SLOVAKIA: PM Fico Backs Spanish Stance On NATO Defence Spending

Jun-23 14:30

Reuters reports comments from Prime Minister Robert Fico regarding the upcoming NATO summit. Fico says that "Slovakia, like Spain, must reserve the right to decide on the pace and structure of the increase in defence spending towards the [new] NATO target." He adds that any increase in 2026 defence spending above 2025 levels will go towards dual-use purposes such as infrastructure. 

  • While the NATO members have seemingly agreed on Secretary General Mark Rutte's '3.5%+1.5%' plan (3.5% of GDP equivalent going on frontline spending, 1.5% on defence-related expenses such as infrastructure or cybersecurity) to allow countries to hit US President Donald Trump's demand of 5% of GDP going on defence, there are disagreements.
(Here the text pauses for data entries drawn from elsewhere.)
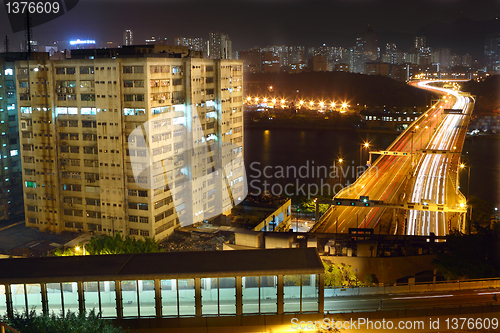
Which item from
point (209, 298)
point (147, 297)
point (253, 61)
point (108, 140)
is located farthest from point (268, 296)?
point (253, 61)

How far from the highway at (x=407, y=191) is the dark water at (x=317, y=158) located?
1.08 metres

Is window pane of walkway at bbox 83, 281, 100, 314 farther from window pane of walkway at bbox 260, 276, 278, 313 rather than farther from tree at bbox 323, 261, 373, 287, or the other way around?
tree at bbox 323, 261, 373, 287

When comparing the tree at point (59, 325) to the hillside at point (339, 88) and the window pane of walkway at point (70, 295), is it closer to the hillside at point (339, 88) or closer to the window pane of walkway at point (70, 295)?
the window pane of walkway at point (70, 295)

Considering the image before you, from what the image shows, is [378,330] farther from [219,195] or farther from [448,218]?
[219,195]

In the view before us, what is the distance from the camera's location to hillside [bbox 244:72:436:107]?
112ft

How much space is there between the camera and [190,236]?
7.74 meters

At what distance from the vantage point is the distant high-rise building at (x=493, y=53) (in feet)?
139

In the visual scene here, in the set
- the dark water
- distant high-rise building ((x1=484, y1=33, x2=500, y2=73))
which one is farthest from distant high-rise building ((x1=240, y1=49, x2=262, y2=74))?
the dark water

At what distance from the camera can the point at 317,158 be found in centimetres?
1777

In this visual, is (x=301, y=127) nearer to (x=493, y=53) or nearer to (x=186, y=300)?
(x=186, y=300)

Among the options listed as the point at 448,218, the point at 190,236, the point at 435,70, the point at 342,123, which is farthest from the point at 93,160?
the point at 435,70

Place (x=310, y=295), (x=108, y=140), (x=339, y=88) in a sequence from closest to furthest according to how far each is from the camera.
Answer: (x=310, y=295) < (x=108, y=140) < (x=339, y=88)

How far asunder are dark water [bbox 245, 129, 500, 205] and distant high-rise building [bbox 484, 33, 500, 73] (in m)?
24.3

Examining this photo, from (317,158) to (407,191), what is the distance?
809cm
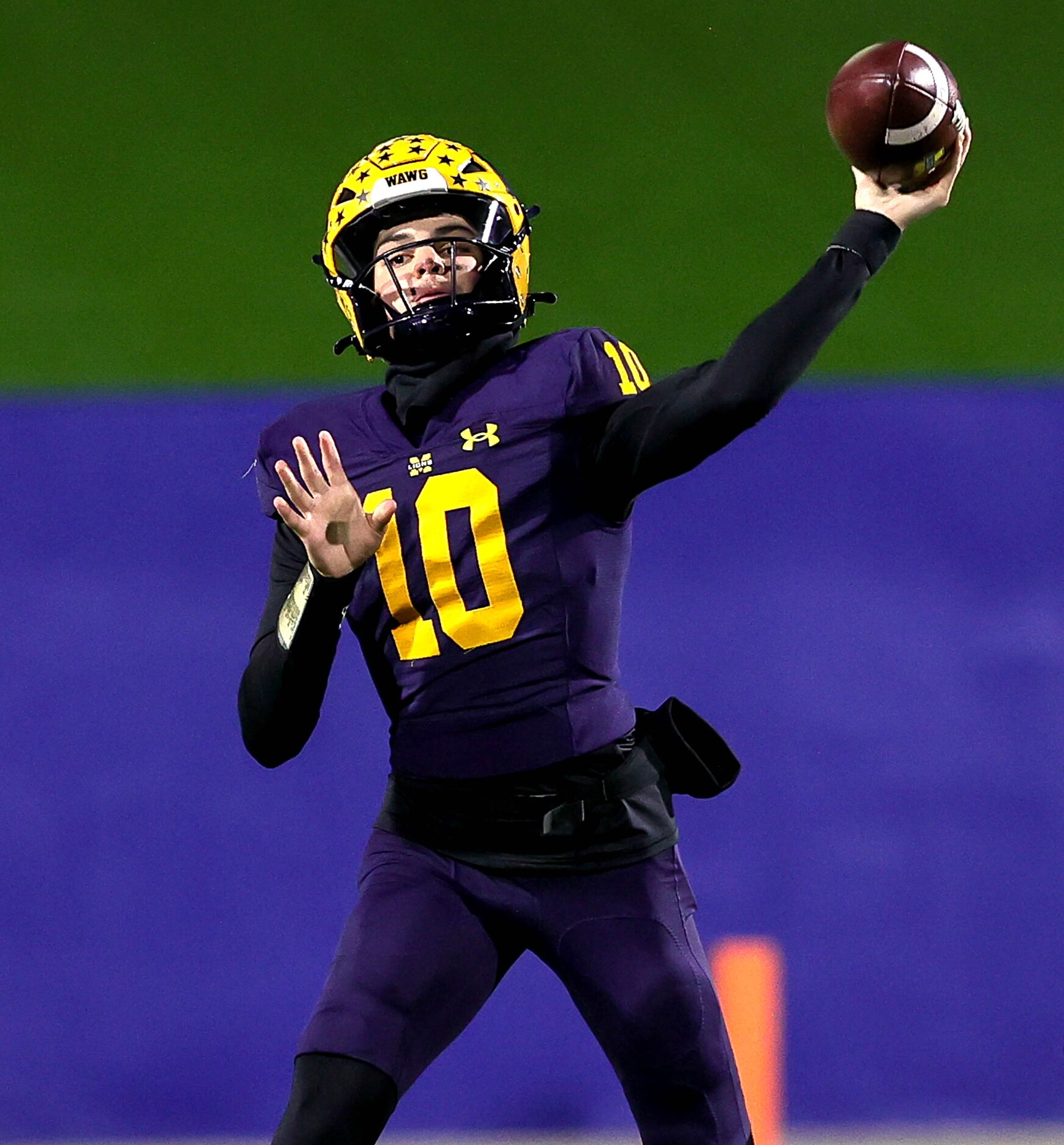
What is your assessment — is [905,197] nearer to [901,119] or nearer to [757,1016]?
[901,119]

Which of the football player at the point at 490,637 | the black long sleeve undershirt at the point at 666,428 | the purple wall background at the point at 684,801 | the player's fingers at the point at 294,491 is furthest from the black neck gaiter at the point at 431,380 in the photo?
the purple wall background at the point at 684,801

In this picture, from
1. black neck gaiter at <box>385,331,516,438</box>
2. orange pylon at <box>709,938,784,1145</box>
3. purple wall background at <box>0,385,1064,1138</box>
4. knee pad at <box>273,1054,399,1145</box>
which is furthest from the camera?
purple wall background at <box>0,385,1064,1138</box>

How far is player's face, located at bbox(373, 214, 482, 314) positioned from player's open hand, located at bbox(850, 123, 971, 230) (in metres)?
0.54

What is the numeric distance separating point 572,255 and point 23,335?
134 centimetres

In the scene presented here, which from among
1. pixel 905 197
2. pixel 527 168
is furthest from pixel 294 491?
pixel 527 168

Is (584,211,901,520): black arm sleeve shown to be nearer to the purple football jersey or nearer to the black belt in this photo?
the purple football jersey

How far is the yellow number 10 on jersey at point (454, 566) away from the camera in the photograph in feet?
6.66

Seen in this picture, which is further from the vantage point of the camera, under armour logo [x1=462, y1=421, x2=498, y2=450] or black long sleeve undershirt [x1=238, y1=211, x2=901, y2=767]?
under armour logo [x1=462, y1=421, x2=498, y2=450]

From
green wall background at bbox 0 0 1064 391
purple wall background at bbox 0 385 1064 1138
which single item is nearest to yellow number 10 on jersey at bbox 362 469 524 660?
purple wall background at bbox 0 385 1064 1138

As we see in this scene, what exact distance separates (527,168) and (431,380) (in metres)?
1.91

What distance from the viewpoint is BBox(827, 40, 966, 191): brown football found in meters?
1.94

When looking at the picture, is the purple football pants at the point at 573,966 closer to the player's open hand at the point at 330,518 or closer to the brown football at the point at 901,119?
the player's open hand at the point at 330,518

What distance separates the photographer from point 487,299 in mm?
2170

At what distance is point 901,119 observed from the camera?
6.36 ft
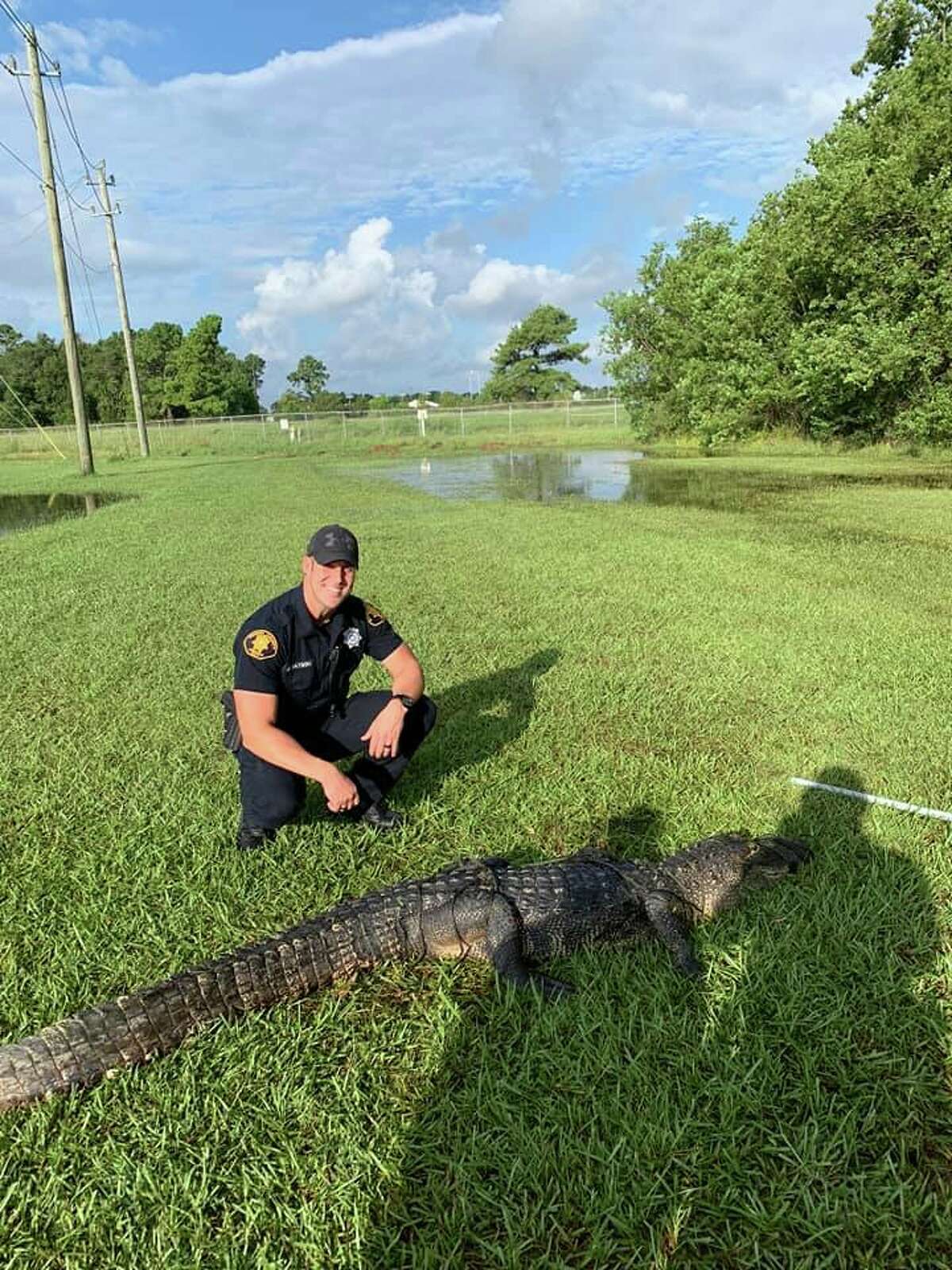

Spanish PM Pedro Sanchez has argued that the 5% target is too high, and would threaten his gov'ts ability to make welfare payments without raising taxes.
  • Fico has recently raised hackles domestically with comments apparently advocating Slovakian neutrality (see 'SLOVAKIA: Gov't & Oppo. Politicians Criticise Fico's 'Neutrality' Comments', 18 June), although the parties forming his governing coalition were not due to oppose the 5% NATO target.
  • The PM's increasingly NATO-sceptic statements will cause concern in Brussels and among NATO allies, given that as a state bordering Ukraine, Slovakia remains a crucial partner for the alliance.